= Henry Jones Lanchester =

Henry Jones Lanchester (1834–1914) F.R.I.B.A was an English architect and surveyor. Most of his building work was carried out in Greenwich and Hove.

== Biography ==
Lanchester was born on 5 January 1834, at Islington, the son of Frederick Lanchester and Mary Ann Smith.

In 1850, Lanchester began his architectural career. Articled to William Wallen, he was educated in various offices; namely those of John Wallen, Edward Ryde, Charles Broadbridge and William James Gardiner.

In 1856, Lanchester began to practice in his own right as a qualified architect and surveyor. He was responsible for the construction of a number of buildings in the vicinity of Greenwich and was also engaged in railway and estate surveying.

When the 1860 Volunteer movement was started, Lanchester joined the ‘Six-Foot Guards’, “so called because every member of the corps was six feet more”.

In 1862, Lanchester married Octavia Ward (1834–1916), and they went on to produce five sons and three daughters.

By 1870, the Lanchester family had moved to Brighton where Henry was engaged for many years in the laying out and building work on the extensive Stanford Estate. He is recorded as the consulting architect for the renaissance style Palmeira Mansions, built 1883–1884, in Church Road, Hove.

During this period he produced a handbook: How to Make a House Healthy and Comfortable. He also pursued his interest in the problem of London traffic; preparing several improvement schemes dealing with the matter.

In 1874, Lanchester joined the Royal Institute of British Architects as an Associate becoming a RIBA Fellow in 1903.
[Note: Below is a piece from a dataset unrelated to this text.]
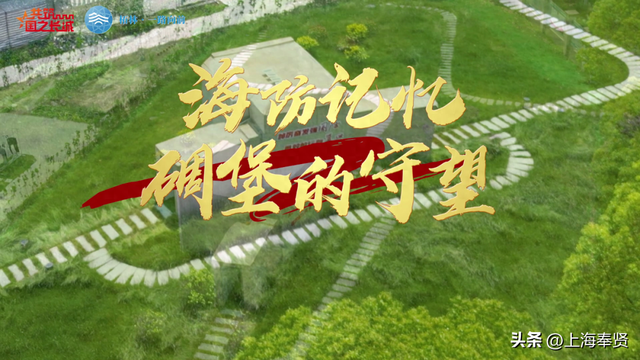 国庆遛娃新地标！奉贤柘林这些碉堡藏着“爱国密码”，速来打卡～丨我眼中的家和国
In 1878, Lanchester gave notice to the Office of Commissioners in York, of his intention to apply for patent in respect of the invention of "an improved facing brick or tile."
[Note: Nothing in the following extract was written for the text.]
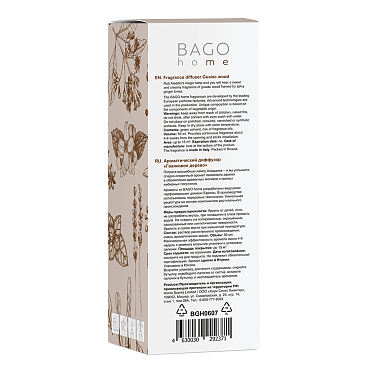 Аромадиффузор с палочками Bago home Гваяковое дерево 50 мл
In January 1914, Lanchester died at Lindfield, near Haywards Heath; it was his 80th birthday.

== Children of Henry Jones Lanchester ==

Henry Vaughan Lanchester (1863–1953) was born at St. John's Wood. He was articled to his father and trained to be an architect.

Frederick W. Lanchester (1868–1946) was born at Lewisham. Frederick turned to invention and development in various fields of science and engineering. With his brothers he formed the Lanchester Engine Company and became a significant British motor-car builder. He also contributed to the study of aeronautics, prior to and after, the first successful powered fight.

Francis Lanchester (1870-1960) was born in Brighton. Francis (Frank) Lanchester was a co-founder of the Lanchester Engine Company.

George Herbert Lanchester (1874–1970) was born at Hove. In 1899, the brothers, George, Frank and Frederick Lanchester formed the Lanchester Engine Company which became the Lanchester Motor Company Ltd. George Lanchester headed the company after the departure of Frederick Lanchester, in 1899; and is credited with the design of the Lanchester Thirty-Eight.

Edith Lanchester (1871–1966) was born in Hove. Edith Lanchester became an active member of the Social Democratic Federation (SDF) political party and in October 1895, she announced that she intended to live in a de facto relationship with fellow socialist, Shamus Sullivan (1872–1945). Incensed by her ‘immorality’, Edith's father and her older brothers kidnapped her and had her committed to the Rochampton Asylum on the grounds of "over-education".
"The Lanchester Kidnapping Case", as it became known, motivated the press to seize upon the behaviour of her father, who in turn, wrote to The Times telling the paper’s readers that his daughter was not of sound mind and that her “’naturally impressionable nature’ and ‘overstudy’ had made her susceptible to ‘dangerous doctrines’”.
Edith Lanchester was released from the Asylum as the doctors could not honestly detain her and "considered her perfectly sane, although somewhat foolish". Edith and her father never again spoke to each other.
Edith is the mother of actress Elsa Lanchester.